== STATED PROBLEM ==
Switch "curly afro hair" to "braided hair" in the rows from the line with "Which of the round" through the end of the rows. Return only those lines, with everything else left as it is.

== RECORDS FOR PROCESSING ==
— START —

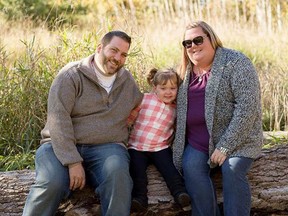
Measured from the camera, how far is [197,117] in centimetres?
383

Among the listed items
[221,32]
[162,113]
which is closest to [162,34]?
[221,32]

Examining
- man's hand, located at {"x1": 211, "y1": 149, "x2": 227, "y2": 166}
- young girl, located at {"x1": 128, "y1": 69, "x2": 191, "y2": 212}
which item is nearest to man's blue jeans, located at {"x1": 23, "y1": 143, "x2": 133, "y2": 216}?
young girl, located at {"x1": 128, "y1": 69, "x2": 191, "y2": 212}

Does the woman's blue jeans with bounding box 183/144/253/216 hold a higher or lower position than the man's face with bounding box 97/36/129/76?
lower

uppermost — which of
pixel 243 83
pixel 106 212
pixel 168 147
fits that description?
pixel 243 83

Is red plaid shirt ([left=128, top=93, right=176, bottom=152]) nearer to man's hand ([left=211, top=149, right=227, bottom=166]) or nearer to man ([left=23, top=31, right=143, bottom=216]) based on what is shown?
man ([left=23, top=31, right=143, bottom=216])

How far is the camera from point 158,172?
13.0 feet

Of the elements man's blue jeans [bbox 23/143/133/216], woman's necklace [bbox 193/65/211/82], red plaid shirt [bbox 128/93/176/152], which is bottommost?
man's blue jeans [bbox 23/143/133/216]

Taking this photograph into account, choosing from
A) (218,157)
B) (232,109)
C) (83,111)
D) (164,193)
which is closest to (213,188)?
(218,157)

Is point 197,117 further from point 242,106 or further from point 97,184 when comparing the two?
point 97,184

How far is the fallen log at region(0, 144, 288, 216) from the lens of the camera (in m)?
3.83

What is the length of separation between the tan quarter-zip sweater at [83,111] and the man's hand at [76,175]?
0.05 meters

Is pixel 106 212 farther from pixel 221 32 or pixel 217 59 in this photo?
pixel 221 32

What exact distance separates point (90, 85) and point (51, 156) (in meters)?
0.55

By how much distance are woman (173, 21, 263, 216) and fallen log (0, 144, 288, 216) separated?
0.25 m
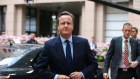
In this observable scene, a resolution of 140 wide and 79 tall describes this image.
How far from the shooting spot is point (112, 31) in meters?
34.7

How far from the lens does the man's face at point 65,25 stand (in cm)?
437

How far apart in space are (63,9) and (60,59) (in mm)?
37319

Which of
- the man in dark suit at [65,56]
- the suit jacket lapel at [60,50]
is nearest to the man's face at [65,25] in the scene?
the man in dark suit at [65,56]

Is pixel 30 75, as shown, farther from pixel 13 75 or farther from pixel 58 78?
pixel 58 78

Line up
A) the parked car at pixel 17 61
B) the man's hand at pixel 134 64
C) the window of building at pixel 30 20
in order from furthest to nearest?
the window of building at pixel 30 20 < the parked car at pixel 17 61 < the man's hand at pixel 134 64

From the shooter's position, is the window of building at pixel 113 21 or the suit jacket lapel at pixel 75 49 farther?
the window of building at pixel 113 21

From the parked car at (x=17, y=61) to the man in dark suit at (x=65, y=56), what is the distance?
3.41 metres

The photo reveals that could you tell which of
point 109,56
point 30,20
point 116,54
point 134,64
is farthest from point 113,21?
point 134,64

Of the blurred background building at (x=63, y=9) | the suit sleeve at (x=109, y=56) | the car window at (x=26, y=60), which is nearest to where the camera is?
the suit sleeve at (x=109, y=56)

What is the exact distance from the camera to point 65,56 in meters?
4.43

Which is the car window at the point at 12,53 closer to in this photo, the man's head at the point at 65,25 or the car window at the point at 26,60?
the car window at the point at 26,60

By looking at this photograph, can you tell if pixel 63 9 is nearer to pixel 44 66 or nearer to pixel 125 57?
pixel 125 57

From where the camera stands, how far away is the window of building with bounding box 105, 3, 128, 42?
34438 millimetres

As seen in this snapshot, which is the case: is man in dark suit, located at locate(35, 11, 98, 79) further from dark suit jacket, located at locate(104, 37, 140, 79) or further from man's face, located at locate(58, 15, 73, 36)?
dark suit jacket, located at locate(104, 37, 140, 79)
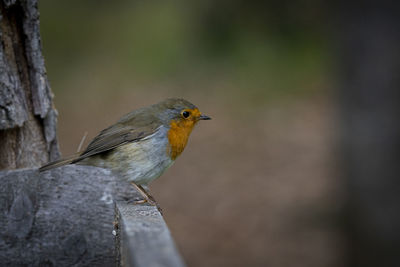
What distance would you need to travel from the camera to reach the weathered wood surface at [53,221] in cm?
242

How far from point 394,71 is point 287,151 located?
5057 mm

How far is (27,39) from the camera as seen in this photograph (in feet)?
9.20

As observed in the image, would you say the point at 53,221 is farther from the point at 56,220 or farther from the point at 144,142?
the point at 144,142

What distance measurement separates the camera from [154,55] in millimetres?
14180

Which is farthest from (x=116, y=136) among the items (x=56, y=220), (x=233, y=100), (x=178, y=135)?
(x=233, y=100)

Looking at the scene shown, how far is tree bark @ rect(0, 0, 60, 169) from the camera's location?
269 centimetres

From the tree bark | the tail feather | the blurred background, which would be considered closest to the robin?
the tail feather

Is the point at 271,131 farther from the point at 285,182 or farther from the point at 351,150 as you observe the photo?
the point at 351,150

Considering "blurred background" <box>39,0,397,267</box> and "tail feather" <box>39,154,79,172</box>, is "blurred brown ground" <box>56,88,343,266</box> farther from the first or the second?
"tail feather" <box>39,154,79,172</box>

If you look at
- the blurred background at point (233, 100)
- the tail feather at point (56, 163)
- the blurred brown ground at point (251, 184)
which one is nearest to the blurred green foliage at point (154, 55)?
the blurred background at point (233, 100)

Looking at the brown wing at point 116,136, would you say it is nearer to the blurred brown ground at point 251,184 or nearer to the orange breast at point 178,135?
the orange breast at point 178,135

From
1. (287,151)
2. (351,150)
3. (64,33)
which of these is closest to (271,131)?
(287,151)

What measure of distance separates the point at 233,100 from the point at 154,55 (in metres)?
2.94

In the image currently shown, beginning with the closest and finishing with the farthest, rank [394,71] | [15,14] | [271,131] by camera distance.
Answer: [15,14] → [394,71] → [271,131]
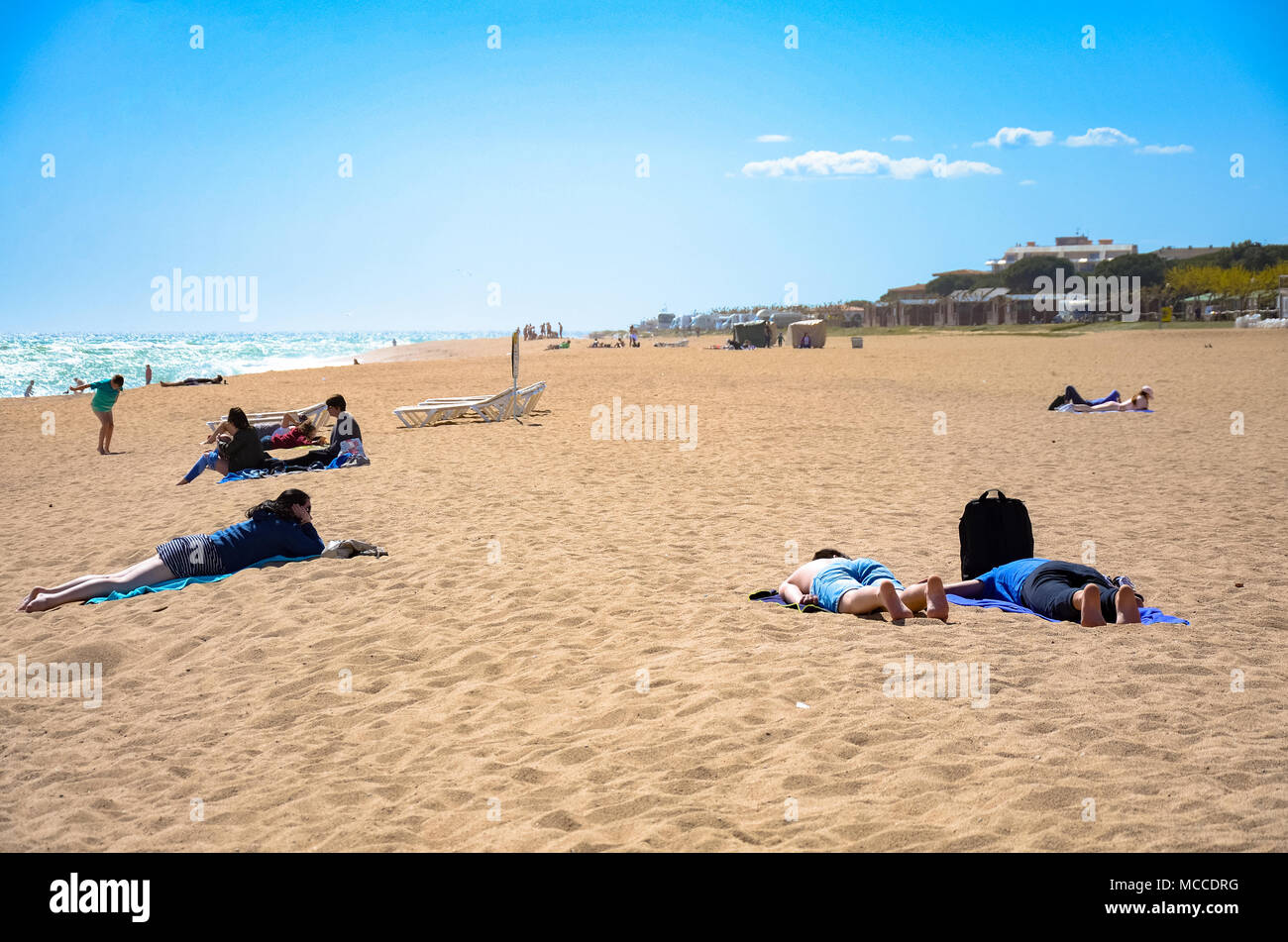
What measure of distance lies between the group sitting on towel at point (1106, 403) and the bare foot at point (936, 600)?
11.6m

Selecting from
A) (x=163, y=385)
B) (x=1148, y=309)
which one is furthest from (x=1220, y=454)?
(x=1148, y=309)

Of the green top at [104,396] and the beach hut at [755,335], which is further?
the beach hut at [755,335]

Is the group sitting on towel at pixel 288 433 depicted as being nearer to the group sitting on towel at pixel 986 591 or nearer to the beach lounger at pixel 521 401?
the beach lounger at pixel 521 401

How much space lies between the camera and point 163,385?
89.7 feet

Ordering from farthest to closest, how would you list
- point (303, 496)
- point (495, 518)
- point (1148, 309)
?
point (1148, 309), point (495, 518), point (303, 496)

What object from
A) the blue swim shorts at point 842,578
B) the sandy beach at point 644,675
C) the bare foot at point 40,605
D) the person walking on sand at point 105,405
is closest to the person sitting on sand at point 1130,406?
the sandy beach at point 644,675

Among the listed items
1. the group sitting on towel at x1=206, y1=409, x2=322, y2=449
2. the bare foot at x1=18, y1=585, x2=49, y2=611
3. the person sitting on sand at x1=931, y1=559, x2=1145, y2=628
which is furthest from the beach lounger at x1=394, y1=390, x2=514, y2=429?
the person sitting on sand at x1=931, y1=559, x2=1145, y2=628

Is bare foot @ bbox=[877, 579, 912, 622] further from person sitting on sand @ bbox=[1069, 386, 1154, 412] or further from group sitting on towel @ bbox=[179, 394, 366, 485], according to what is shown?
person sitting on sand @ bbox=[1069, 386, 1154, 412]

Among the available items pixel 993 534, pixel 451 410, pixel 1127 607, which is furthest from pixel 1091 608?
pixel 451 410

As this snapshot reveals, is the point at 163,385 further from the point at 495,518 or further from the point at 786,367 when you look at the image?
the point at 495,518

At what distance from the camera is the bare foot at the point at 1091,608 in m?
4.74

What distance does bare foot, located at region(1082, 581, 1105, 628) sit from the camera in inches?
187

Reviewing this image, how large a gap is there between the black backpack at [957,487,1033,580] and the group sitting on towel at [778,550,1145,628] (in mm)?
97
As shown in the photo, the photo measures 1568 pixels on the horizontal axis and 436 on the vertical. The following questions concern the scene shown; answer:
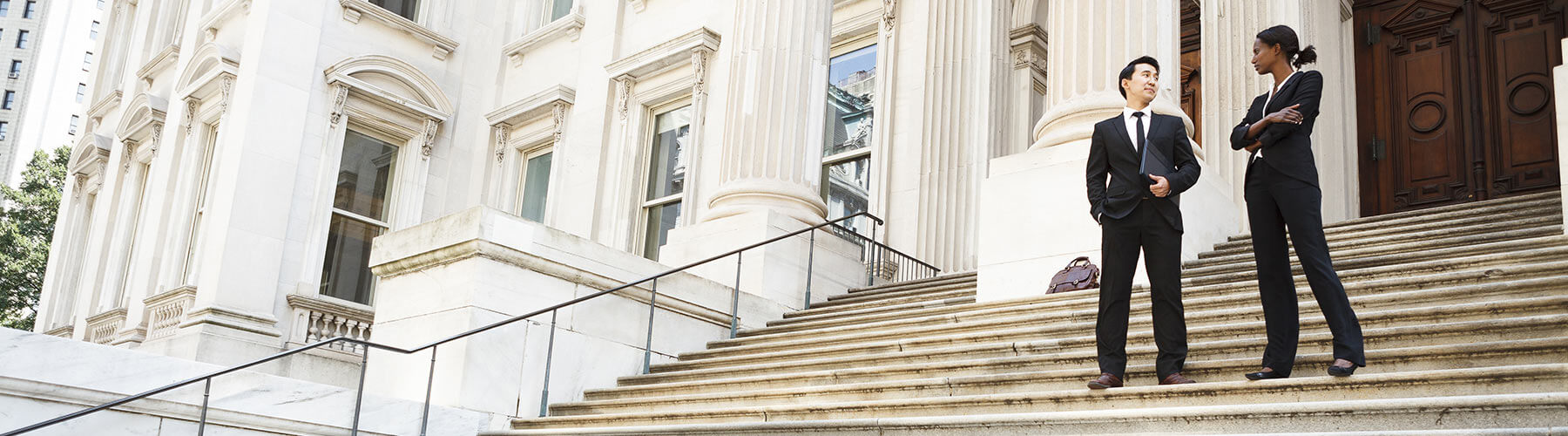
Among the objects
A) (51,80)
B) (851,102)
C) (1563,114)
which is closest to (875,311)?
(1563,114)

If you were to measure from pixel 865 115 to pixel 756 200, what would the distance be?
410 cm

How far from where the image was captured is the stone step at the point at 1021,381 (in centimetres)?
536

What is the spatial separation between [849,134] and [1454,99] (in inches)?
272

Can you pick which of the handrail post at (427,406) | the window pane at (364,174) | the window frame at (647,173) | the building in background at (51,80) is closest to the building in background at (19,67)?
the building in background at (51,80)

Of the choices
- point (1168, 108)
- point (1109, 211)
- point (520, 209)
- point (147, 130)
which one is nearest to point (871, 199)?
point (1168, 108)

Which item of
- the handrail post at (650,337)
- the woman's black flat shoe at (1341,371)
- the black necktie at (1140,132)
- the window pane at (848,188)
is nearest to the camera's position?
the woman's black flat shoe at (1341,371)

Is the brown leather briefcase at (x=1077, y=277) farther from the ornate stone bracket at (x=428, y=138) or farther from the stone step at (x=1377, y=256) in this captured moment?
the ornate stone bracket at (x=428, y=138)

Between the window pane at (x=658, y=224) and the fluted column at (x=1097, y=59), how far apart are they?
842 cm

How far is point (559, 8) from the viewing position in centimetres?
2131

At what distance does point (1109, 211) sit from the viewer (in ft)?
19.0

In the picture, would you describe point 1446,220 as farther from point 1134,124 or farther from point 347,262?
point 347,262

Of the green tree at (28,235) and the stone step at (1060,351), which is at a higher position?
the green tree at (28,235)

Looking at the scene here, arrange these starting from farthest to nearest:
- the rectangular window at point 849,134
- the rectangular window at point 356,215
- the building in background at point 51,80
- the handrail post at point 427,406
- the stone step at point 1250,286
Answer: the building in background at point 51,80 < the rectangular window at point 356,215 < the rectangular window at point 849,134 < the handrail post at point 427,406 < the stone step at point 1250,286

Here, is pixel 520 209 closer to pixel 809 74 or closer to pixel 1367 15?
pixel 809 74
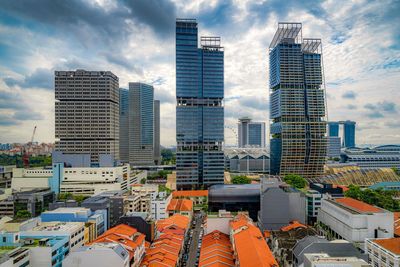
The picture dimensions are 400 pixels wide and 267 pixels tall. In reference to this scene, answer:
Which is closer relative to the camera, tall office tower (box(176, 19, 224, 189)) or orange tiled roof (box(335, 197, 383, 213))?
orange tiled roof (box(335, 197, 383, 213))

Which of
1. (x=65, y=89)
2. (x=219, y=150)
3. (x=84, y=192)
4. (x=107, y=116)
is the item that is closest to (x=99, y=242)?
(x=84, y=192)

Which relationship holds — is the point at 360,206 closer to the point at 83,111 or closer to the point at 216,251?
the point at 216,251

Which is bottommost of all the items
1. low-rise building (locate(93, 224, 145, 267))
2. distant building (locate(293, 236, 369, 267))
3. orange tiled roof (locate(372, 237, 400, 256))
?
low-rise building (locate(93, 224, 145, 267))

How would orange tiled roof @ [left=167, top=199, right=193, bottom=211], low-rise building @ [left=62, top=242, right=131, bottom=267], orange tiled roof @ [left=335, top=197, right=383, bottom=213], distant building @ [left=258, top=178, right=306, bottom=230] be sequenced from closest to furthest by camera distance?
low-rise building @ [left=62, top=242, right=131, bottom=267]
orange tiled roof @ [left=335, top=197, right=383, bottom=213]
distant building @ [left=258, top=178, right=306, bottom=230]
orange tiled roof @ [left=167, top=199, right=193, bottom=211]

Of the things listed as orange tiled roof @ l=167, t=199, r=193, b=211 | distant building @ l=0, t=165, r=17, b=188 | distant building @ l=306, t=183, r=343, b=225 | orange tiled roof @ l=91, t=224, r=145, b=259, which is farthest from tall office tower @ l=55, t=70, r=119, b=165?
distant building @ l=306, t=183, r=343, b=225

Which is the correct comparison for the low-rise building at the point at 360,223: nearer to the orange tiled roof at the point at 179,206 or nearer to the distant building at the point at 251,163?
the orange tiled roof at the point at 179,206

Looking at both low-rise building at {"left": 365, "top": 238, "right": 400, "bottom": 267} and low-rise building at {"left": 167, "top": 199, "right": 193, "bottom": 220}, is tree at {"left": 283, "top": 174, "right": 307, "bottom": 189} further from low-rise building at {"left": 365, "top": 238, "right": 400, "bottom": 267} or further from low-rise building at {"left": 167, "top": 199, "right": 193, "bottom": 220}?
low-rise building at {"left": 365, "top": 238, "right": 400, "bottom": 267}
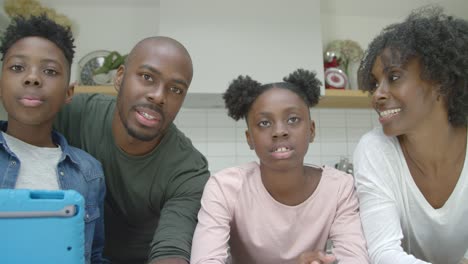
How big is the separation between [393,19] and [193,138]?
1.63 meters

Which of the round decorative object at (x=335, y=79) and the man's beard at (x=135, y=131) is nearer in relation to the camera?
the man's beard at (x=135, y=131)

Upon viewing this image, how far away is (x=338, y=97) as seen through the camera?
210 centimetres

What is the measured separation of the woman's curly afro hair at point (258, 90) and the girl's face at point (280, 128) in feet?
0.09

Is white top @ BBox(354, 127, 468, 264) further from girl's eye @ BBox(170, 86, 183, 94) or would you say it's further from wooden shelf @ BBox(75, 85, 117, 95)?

— END —

== FINAL ANSWER ==
Which of the round decorative object at (x=335, y=79) and the man's beard at (x=135, y=131) is nearer in relation to the camera?
the man's beard at (x=135, y=131)

Upon viewing this image, how far away is (x=338, y=97) as seen through the camera?
210 centimetres

What is the measured separation of the woman's braided hair at point (258, 90) and the girl's face at point (280, 128) in feet?
0.09

Is white top @ BBox(354, 127, 468, 264) further from girl's eye @ BBox(170, 86, 183, 94) or would you say it's further from wooden shelf @ BBox(75, 85, 117, 95)?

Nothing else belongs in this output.